[Records from a data collection]
++++++++++++++++++++

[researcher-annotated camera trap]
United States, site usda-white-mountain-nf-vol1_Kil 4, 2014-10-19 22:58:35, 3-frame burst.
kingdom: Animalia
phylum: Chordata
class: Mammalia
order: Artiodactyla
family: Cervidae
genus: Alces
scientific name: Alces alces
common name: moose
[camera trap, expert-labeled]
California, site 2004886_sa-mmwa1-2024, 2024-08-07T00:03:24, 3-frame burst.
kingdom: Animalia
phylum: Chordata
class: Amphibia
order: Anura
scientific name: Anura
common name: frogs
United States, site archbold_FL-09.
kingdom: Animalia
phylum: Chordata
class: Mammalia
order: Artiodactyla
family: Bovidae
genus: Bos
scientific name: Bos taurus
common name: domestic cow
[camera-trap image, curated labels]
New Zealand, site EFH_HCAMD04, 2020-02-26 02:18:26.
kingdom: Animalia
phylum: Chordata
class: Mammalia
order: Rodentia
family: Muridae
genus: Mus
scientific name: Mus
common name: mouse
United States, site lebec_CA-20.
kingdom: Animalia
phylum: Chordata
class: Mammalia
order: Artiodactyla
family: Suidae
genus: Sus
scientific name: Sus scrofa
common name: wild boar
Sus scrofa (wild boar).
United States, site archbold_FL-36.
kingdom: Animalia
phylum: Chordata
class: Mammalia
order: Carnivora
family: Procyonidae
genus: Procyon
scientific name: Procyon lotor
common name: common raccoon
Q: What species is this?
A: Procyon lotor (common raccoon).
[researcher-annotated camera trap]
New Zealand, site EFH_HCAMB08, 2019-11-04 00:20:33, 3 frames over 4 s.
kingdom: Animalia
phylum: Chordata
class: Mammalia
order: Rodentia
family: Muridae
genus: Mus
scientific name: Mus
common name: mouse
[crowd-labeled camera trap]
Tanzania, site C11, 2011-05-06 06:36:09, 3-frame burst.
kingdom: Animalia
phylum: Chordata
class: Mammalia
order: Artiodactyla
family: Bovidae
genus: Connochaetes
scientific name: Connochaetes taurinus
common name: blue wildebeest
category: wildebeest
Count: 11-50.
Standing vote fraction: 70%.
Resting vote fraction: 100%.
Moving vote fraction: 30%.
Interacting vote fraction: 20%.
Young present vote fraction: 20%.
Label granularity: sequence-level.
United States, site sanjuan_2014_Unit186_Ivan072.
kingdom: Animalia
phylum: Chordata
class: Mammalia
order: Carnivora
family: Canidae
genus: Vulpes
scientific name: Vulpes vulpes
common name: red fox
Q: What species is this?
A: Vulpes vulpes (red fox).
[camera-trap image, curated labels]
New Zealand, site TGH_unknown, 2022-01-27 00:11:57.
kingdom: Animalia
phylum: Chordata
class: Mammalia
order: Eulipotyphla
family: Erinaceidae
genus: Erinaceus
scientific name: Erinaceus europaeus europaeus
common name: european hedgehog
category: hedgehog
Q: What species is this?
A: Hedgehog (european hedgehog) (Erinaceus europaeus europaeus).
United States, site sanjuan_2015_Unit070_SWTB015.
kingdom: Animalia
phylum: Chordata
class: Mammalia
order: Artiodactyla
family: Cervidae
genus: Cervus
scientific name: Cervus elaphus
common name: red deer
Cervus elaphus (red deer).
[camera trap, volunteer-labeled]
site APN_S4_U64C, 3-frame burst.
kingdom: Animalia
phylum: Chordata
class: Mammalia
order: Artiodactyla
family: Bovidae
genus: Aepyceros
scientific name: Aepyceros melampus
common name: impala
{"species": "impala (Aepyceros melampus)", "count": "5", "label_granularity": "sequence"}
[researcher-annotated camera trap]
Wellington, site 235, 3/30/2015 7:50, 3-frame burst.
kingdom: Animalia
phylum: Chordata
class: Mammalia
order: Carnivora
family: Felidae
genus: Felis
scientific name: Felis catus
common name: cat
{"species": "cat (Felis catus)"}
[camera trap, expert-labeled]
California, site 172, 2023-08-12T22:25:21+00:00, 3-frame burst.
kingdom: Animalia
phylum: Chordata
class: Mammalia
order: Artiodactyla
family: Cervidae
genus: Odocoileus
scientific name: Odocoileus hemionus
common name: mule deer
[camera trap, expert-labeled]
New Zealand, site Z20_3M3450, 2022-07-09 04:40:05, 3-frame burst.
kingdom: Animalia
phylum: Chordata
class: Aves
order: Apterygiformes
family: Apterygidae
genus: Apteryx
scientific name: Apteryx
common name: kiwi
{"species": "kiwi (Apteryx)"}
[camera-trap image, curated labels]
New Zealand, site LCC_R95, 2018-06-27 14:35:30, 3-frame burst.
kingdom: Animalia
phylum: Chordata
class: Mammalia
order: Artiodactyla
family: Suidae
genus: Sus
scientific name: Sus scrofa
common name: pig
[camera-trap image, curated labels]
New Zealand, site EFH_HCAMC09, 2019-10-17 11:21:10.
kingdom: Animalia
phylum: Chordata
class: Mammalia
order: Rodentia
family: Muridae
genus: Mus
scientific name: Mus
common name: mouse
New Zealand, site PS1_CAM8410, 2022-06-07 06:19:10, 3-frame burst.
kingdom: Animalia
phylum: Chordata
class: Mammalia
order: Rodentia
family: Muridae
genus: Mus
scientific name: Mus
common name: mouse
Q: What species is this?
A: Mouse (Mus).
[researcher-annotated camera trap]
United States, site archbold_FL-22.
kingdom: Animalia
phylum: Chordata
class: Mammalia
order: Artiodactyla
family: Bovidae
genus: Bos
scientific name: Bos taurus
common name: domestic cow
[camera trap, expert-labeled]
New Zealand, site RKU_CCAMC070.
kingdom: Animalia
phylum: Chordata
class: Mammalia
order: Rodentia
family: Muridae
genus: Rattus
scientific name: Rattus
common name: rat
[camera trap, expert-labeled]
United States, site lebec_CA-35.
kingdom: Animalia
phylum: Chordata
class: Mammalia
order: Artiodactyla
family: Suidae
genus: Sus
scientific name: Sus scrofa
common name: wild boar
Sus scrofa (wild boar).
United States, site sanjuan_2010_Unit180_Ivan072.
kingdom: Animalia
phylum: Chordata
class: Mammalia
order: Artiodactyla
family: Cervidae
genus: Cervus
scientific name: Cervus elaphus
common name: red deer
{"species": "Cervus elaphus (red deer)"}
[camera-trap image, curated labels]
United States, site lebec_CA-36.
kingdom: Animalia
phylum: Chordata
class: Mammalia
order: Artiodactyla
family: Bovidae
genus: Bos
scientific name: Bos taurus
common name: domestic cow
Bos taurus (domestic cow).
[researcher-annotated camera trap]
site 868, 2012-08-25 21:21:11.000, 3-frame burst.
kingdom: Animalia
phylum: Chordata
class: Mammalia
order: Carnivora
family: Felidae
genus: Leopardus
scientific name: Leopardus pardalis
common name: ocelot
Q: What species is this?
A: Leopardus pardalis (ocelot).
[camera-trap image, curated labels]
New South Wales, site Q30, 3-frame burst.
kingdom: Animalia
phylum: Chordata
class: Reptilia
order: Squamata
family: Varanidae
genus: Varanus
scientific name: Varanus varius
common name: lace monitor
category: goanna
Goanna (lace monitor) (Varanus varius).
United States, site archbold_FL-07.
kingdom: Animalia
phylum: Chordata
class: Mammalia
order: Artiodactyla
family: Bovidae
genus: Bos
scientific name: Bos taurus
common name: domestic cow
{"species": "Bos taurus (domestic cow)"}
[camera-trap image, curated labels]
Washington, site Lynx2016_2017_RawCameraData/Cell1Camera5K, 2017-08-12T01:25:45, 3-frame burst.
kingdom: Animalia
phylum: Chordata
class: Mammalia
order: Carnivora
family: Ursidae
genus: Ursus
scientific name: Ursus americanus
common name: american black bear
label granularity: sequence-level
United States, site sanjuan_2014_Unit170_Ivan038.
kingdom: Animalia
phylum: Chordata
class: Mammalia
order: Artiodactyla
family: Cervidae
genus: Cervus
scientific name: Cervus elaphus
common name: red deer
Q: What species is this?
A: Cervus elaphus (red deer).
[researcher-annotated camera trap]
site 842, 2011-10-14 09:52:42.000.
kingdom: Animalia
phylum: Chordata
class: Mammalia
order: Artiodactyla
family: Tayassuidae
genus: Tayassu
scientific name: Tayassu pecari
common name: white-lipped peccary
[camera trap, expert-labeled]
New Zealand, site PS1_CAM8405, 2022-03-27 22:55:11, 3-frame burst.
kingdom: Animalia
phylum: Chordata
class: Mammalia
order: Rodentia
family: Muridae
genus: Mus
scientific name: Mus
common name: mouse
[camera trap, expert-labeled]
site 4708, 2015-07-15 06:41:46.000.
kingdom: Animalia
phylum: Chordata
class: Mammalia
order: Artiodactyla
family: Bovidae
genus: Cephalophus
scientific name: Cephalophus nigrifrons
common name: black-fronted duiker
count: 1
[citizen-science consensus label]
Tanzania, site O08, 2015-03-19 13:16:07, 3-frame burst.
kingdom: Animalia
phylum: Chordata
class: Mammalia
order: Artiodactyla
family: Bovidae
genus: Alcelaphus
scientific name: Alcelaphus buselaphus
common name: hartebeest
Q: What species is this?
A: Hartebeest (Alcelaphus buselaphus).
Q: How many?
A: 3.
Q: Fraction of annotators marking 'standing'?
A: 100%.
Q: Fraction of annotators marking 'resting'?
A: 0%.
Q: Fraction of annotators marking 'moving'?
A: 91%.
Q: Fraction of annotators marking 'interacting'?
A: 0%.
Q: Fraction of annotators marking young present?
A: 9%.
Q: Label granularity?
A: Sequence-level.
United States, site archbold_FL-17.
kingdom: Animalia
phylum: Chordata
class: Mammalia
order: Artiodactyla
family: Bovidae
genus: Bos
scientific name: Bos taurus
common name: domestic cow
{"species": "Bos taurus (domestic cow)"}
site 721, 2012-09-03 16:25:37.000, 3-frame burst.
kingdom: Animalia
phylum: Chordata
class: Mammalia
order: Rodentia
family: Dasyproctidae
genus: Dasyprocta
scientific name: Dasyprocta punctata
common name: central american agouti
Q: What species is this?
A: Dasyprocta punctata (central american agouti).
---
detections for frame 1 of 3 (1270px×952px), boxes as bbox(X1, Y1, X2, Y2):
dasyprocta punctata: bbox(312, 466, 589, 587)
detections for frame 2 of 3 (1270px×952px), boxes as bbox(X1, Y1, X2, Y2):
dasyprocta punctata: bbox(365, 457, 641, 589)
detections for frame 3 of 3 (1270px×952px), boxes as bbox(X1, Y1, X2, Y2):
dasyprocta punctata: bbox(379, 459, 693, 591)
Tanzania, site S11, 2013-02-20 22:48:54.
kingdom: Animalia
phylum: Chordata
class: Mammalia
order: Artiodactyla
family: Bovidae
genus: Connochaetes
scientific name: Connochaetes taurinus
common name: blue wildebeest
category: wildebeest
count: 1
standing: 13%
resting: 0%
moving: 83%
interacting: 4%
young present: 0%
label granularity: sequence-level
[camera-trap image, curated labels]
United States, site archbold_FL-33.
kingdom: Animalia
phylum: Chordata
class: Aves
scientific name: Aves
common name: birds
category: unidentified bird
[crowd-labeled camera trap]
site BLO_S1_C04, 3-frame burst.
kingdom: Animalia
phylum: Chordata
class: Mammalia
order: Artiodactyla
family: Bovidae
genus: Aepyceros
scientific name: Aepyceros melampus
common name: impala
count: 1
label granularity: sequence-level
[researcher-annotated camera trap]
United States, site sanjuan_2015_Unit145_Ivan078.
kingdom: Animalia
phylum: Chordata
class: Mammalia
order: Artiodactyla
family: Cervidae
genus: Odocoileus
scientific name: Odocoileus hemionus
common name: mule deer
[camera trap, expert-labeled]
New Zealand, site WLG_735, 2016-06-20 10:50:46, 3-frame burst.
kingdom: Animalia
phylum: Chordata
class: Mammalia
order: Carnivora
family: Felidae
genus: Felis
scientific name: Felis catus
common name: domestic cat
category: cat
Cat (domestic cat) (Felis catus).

++++++++++++++++++++

▶ _WHAT IS EXPECTED_: Repeat only what lies between the first line of the data and the line containing "scientific name: Vulpes vulpes", both of those lines included, exactly as it stands.

▶ _RESULT_:
[researcher-annotated camera trap]
United States, site usda-white-mountain-nf-vol1_Kil 4, 2014-10-19 22:58:35, 3-frame burst.
kingdom: Animalia
phylum: Chordata
class: Mammalia
order: Artiodactyla
family: Cervidae
genus: Alces
scientific name: Alces alces
common name: moose
[camera trap, expert-labeled]
California, site 2004886_sa-mmwa1-2024, 2024-08-07T00:03:24, 3-frame burst.
kingdom: Animalia
phylum: Chordata
class: Amphibia
order: Anura
scientific name: Anura
common name: frogs
United States, site archbold_FL-09.
kingdom: Animalia
phylum: Chordata
class: Mammalia
order: Artiodactyla
family: Bovidae
genus: Bos
scientific name: Bos taurus
common name: domestic cow
[camera-trap image, curated labels]
New Zealand, site EFH_HCAMD04, 2020-02-26 02:18:26.
kingdom: Animalia
phylum: Chordata
class: Mammalia
order: Rodentia
family: Muridae
genus: Mus
scientific name: Mus
common name: mouse
United States, site lebec_CA-20.
kingdom: Animalia
phylum: Chordata
class: Mammalia
order: Artiodactyla
family: Suidae
genus: Sus
scientific name: Sus scrofa
common name: wild boar
Sus scrofa (wild boar).
United States, site archbold_FL-36.
kingdom: Animalia
phylum: Chordata
class: Mammalia
order: Carnivora
family: Procyonidae
genus: Procyon
scientific name: Procyon lotor
common name: common raccoon
Q: What species is this?
A: Procyon lotor (common raccoon).
[researcher-annotated camera trap]
New Zealand, site EFH_HCAMB08, 2019-11-04 00:20:33, 3 frames over 4 s.
kingdom: Animalia
phylum: Chordata
class: Mammalia
order: Rodentia
family: Muridae
genus: Mus
scientific name: Mus
common name: mouse
[crowd-labeled camera trap]
Tanzania, site C11, 2011-05-06 06:36:09, 3-frame burst.
kingdom: Animalia
phylum: Chordata
class: Mammalia
order: Artiodactyla
family: Bovidae
genus: Connochaetes
scientific name: Connochaetes taurinus
common name: blue wildebeest
category: wildebeest
Count: 11-50.
Standing vote fraction: 70%.
Resting vote fraction: 100%.
Moving vote fraction: 30%.
Interacting vote fraction: 20%.
Young present vote fraction: 20%.
Label granularity: sequence-level.
United States, site sanjuan_2014_Unit186_Ivan072.
kingdom: Animalia
phylum: Chordata
class: Mammalia
order: Carnivora
family: Canidae
genus: Vulpes
scientific name: Vulpes vulpes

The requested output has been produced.